Records contained in a dataset
================================

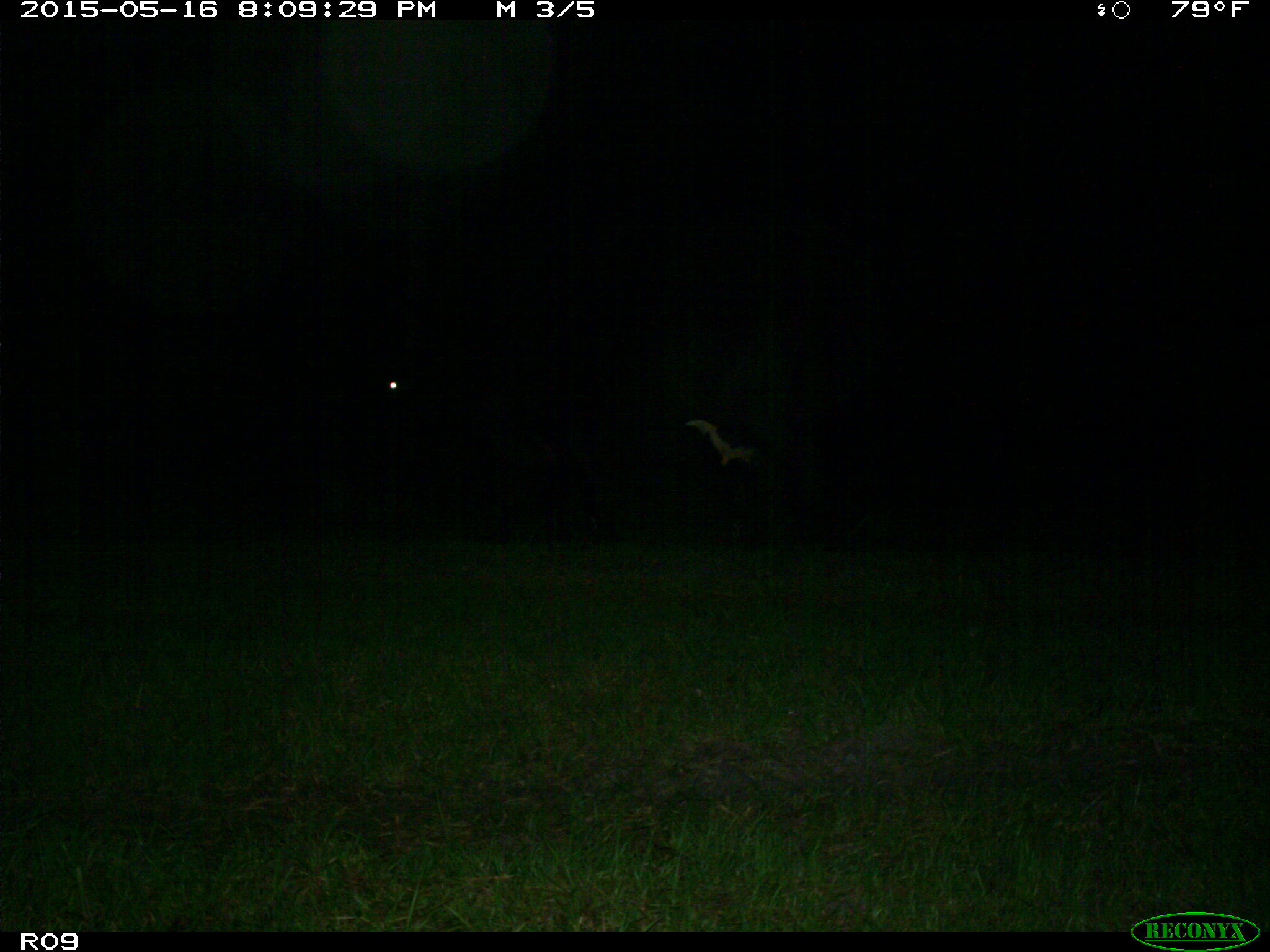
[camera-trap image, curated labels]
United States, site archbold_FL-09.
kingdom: Animalia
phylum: Chordata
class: Mammalia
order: Artiodactyla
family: Bovidae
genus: Bos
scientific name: Bos taurus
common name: domestic cow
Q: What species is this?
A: Bos taurus (domestic cow).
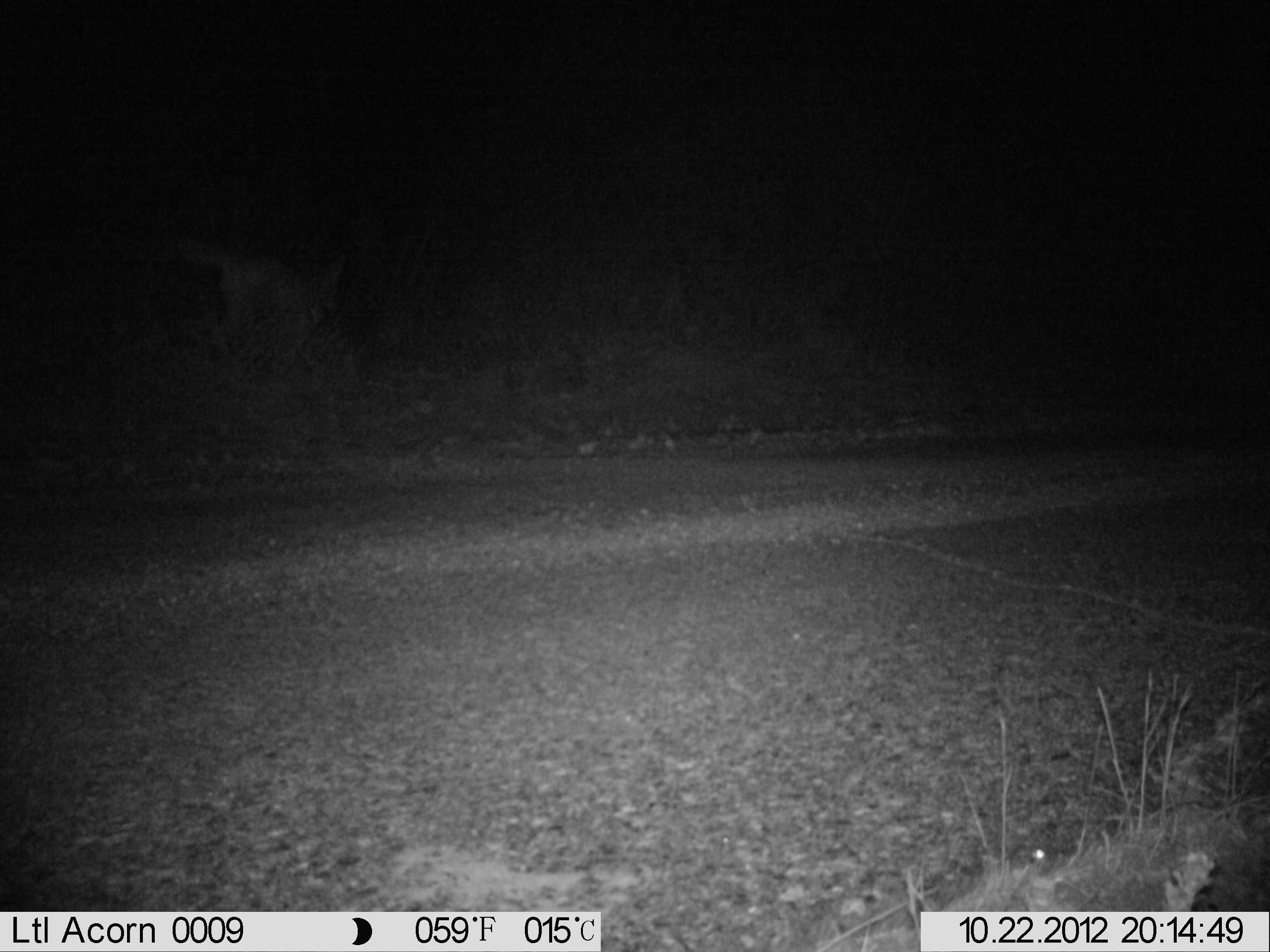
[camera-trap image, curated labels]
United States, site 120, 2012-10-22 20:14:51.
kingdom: Animalia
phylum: Chordata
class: Mammalia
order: Carnivora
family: Canidae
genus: Canis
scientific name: Canis latrans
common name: coyote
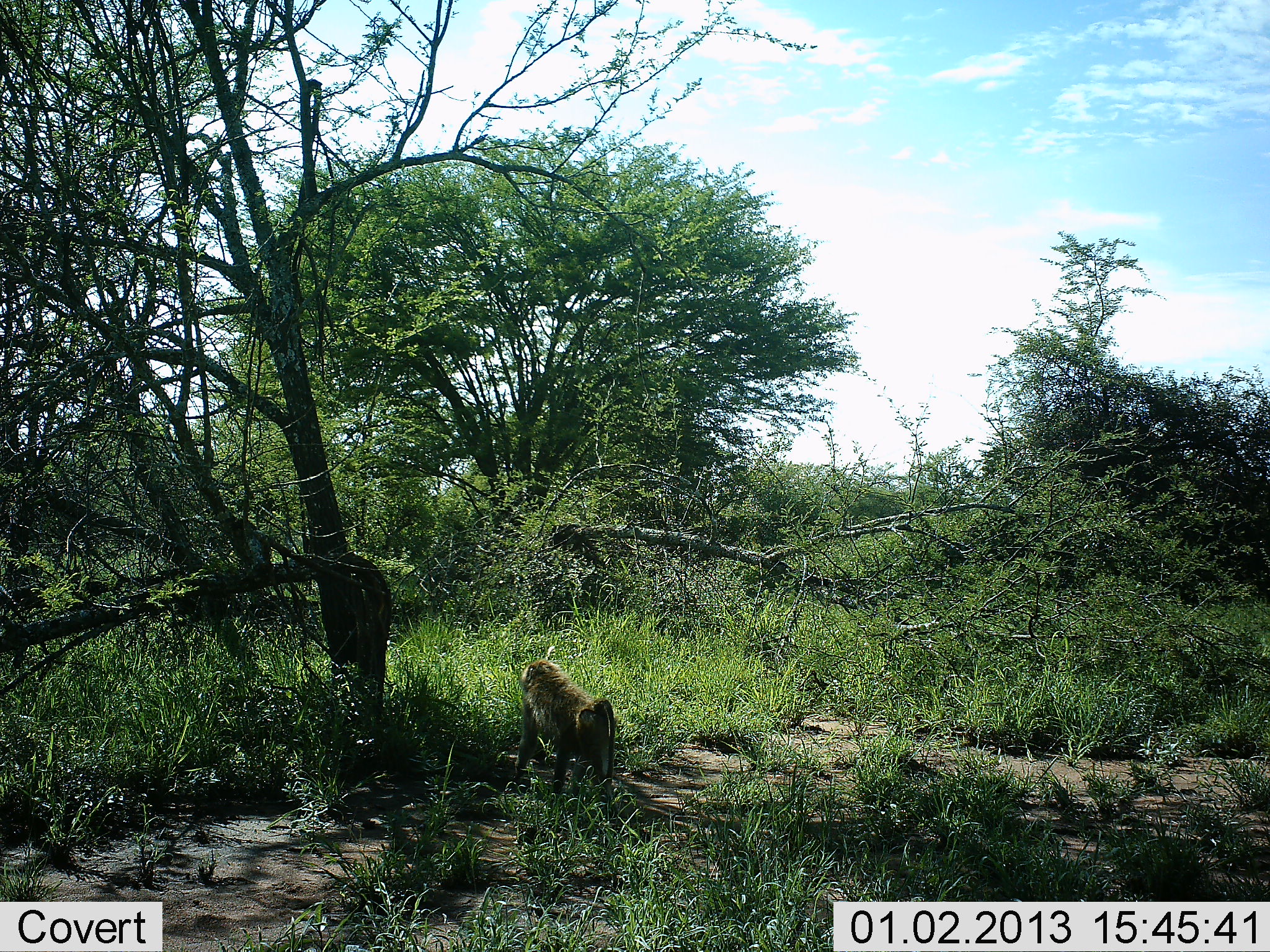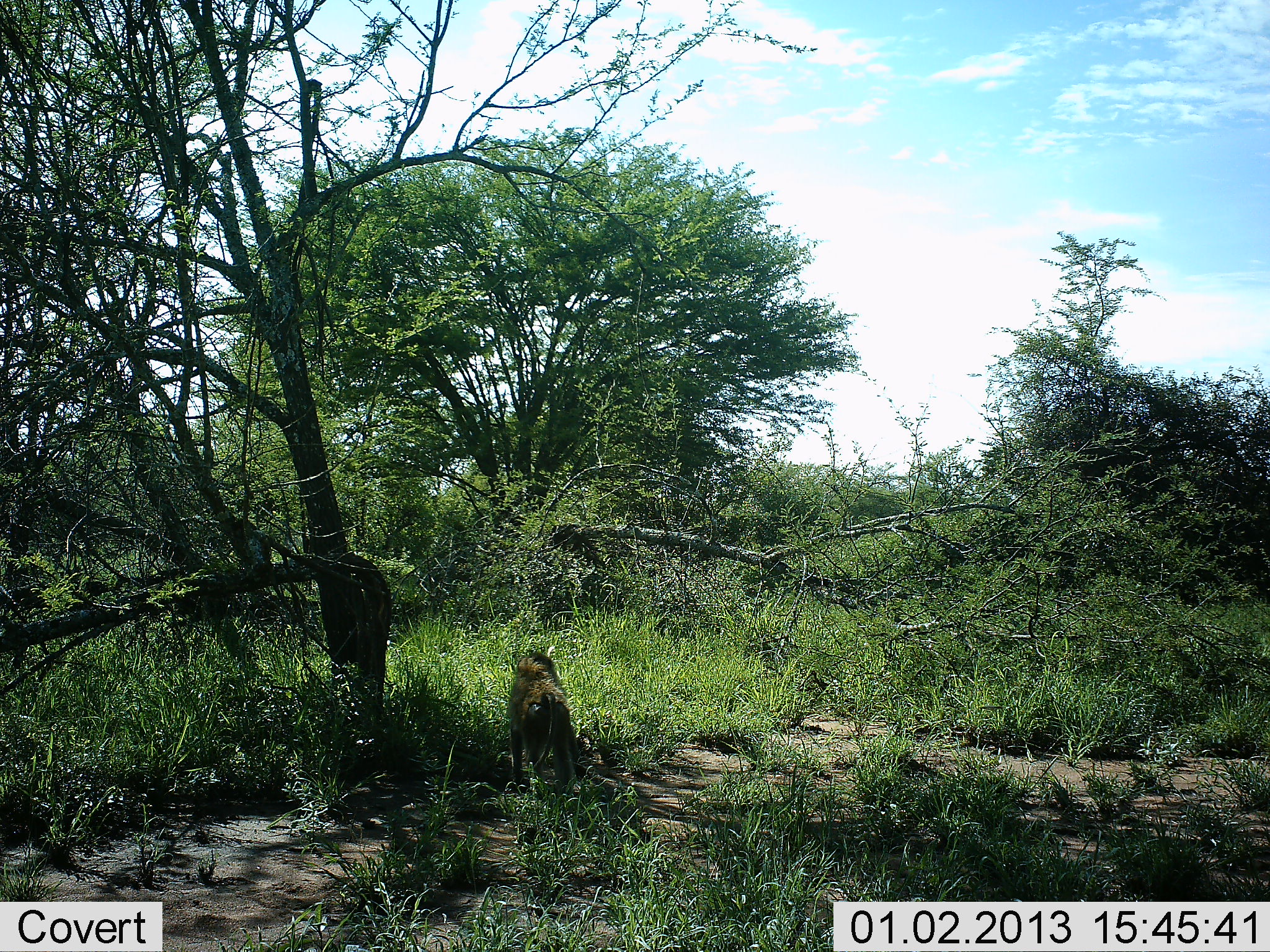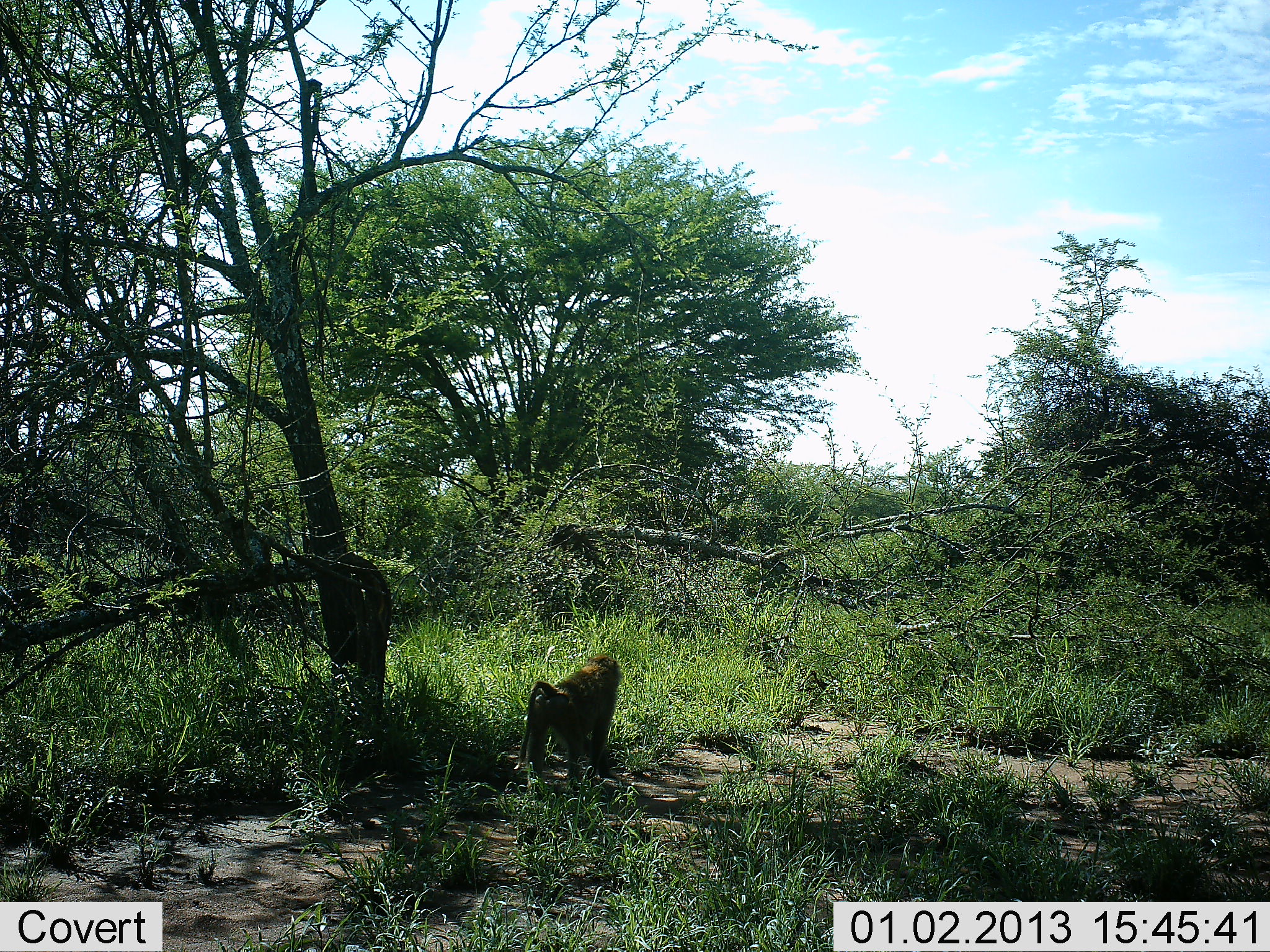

================================

* Exercise requirements *
All of the entries above are to be transcribed word for word, with no pictures included.

* Reply to the task *
[camera-trap image, curated labels]
United States, site archbold_FL-09.
kingdom: Animalia
phylum: Chordata
class: Mammalia
order: Artiodactyla
family: Bovidae
genus: Bos
scientific name: Bos taurus
common name: domestic cow
Q: What species is this?
A: Bos taurus (domestic cow).
[camera-trap image, curated labels]
United States, site 120, 2012-10-22 20:14:51.
kingdom: Animalia
phylum: Chordata
class: Mammalia
order: Carnivora
family: Canidae
genus: Canis
scientific name: Canis latrans
common name: coyote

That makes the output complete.